> _ACTIVITY_: Quote every line of the data below word for word, keeping each one as it appears.

> _THE DATA_:

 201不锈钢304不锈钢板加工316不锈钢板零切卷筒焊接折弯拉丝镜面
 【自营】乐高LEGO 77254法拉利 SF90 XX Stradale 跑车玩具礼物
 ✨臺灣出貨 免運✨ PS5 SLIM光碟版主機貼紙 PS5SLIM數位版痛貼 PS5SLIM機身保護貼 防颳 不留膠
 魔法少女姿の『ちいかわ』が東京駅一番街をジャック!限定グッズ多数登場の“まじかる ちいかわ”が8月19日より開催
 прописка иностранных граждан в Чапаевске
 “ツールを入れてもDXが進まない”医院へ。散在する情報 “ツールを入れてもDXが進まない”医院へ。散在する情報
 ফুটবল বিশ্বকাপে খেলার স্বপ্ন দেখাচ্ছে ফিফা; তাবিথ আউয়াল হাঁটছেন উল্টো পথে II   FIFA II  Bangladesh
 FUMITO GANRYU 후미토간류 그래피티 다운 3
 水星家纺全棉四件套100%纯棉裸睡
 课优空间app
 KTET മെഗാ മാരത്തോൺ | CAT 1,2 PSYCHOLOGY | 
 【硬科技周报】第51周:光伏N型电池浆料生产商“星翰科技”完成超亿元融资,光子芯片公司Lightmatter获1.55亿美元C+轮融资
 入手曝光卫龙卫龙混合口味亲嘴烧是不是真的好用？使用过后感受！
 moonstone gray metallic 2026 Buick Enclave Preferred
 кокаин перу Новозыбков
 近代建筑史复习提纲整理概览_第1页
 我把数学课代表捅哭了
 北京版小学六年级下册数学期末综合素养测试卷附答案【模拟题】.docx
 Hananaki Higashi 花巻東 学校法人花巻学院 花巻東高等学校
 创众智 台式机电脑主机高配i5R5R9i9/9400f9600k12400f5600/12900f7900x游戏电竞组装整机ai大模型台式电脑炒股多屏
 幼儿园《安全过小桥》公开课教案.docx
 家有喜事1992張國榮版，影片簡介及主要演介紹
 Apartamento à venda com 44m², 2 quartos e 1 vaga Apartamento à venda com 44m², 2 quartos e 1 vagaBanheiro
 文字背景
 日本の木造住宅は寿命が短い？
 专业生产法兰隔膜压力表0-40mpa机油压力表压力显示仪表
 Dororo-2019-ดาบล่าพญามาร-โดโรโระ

> _YOUR SOLUTION_:
 201不锈钢304不锈钢板加工316不锈钢板零切卷筒焊接折弯拉丝镜面
 【自营】乐高LEGO 77254法拉利 SF90 XX Stradale 跑车玩具礼物
 ✨臺灣出貨 免運✨ PS5 SLIM光碟版主機貼紙 PS5SLIM數位版痛貼 PS5SLIM機身保護貼 防颳 不留膠
 魔法少女姿の『ちいかわ』が東京駅一番街をジャック!限定グッズ多数登場の“まじかる ちいかわ”が8月19日より開催
 прописка иностранных граждан в Чапаевске
 “ツールを入れてもDXが進まない”医院へ。散在する情報 “ツールを入れてもDXが進まない”医院へ。散在する情報
 ফুটবল বিশ্বকাপে খেলার স্বপ্ন দেখাচ্ছে ফিফা; তাবিথ আউয়াল হাঁটছেন উল্টো পথে II   FIFA II  Bangladesh
 FUMITO GANRYU 후미토간류 그래피티 다운 3
 水星家纺全棉四件套100%纯棉裸睡
 课优空间app
 KTET മെഗാ മാരത്തോൺ | CAT 1,2 PSYCHOLOGY | 
 【硬科技周报】第51周:光伏N型电池浆料生产商“星翰科技”完成超亿元融资,光子芯片公司Lightmatter获1.55亿美元C+轮融资
 入手曝光卫龙卫龙混合口味亲嘴烧是不是真的好用？使用过后感受！
 moonstone gray metallic 2026 Buick Enclave Preferred
 кокаин перу Новозыбков
 近代建筑史复习提纲整理概览_第1页
 我把数学课代表捅哭了
 北京版小学六年级下册数学期末综合素养测试卷附答案【模拟题】.docx
 Hananaki Higashi 花巻東 学校法人花巻学院 花巻東高等学校
 创众智 台式机电脑主机高配i5R5R9i9/9400f9600k12400f5600/12900f7900x游戏电竞组装整机ai大模型台式电脑炒股多屏
 幼儿园《安全过小桥》公开课教案.docx
 家有喜事1992張國榮版，影片簡介及主要演介紹
 Apartamento à venda com 44m², 2 quartos e 1 vaga Apartamento à venda com 44m², 2 quartos e 1 vagaBanheiro
 文字背景
 日本の木造住宅は寿命が短い？
 专业生产法兰隔膜压力表0-40mpa机油压力表压力显示仪表
 Dororo-2019-ดาบล่าพญามาร-โดโรโระ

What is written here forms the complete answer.